**Task goal**: Ignoring every picture, return the lines of the listing below word for word, from the line that holds "Welcome to the" through the line that holds "Tiny spray bottles".

**Raw data**:

☆ ☆ ☆ ☆

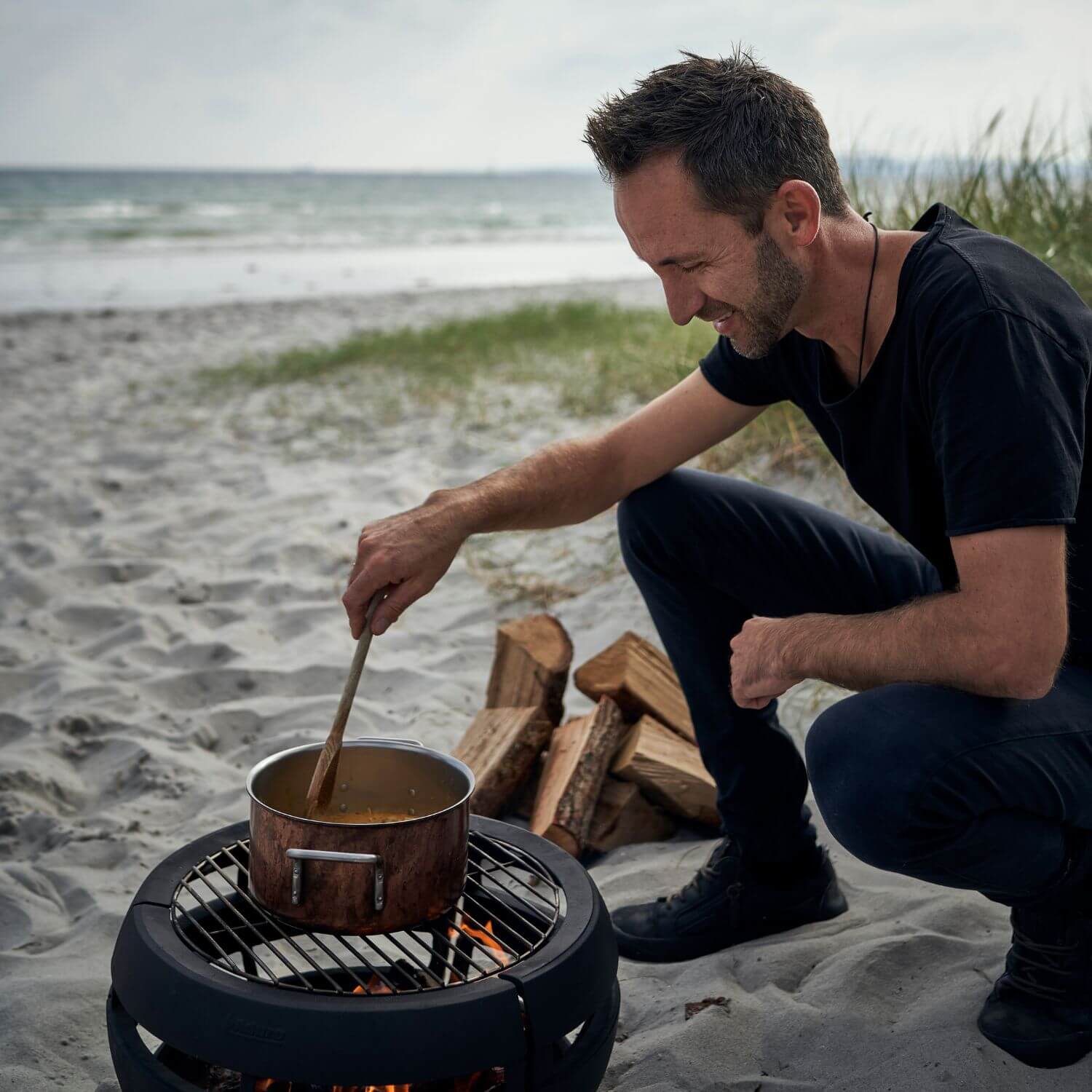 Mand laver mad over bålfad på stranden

☆ ☆ ☆ ☆

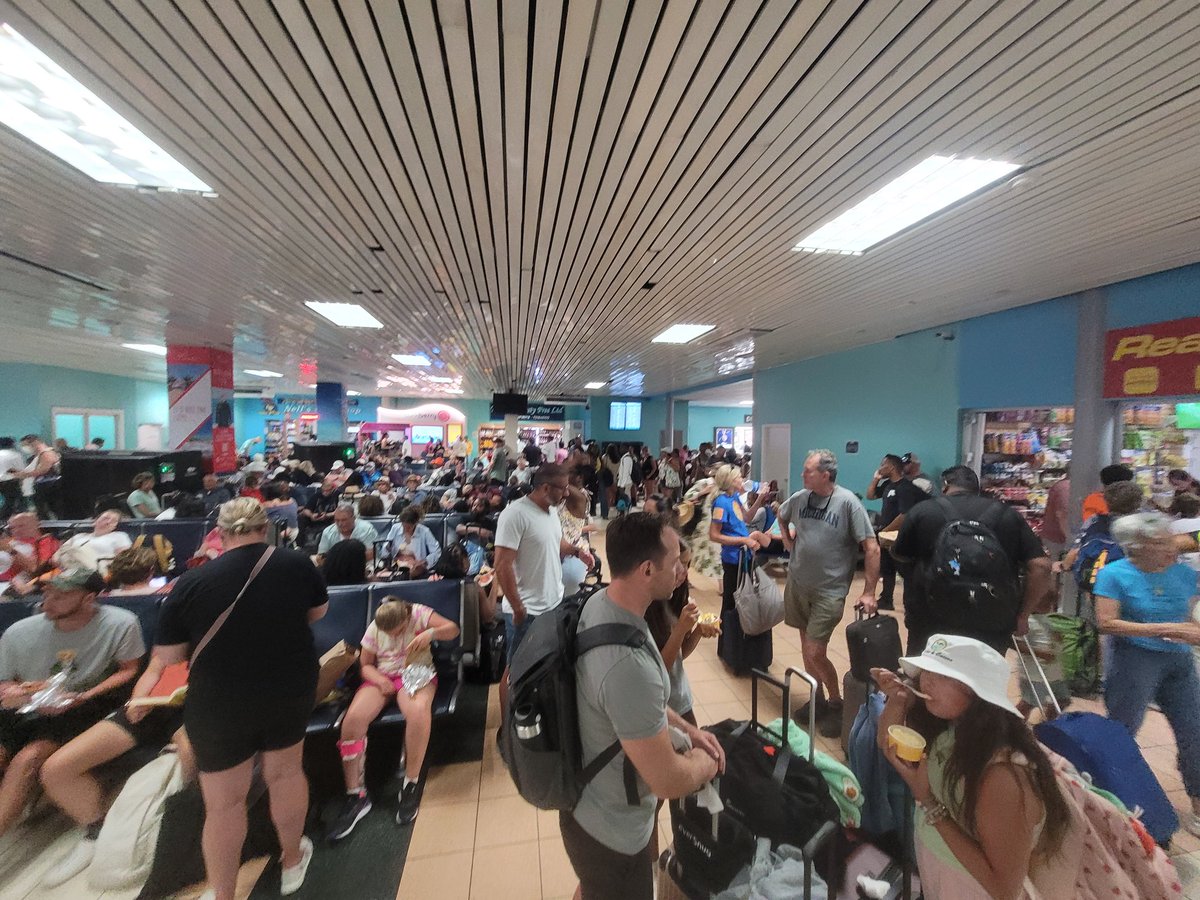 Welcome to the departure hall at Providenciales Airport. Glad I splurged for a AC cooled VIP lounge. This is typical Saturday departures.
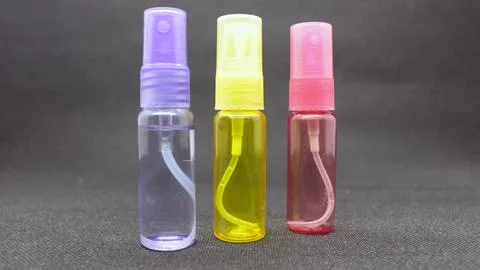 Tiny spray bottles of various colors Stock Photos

☆ ☆ ☆ ☆

**Response to this exercise**:
 Welcome to the departure hall at Providenciales Airport. Glad I splurged for a AC cooled VIP lounge. This is typical Saturday departures.
 Tiny spray bottles of various colors Stock Photos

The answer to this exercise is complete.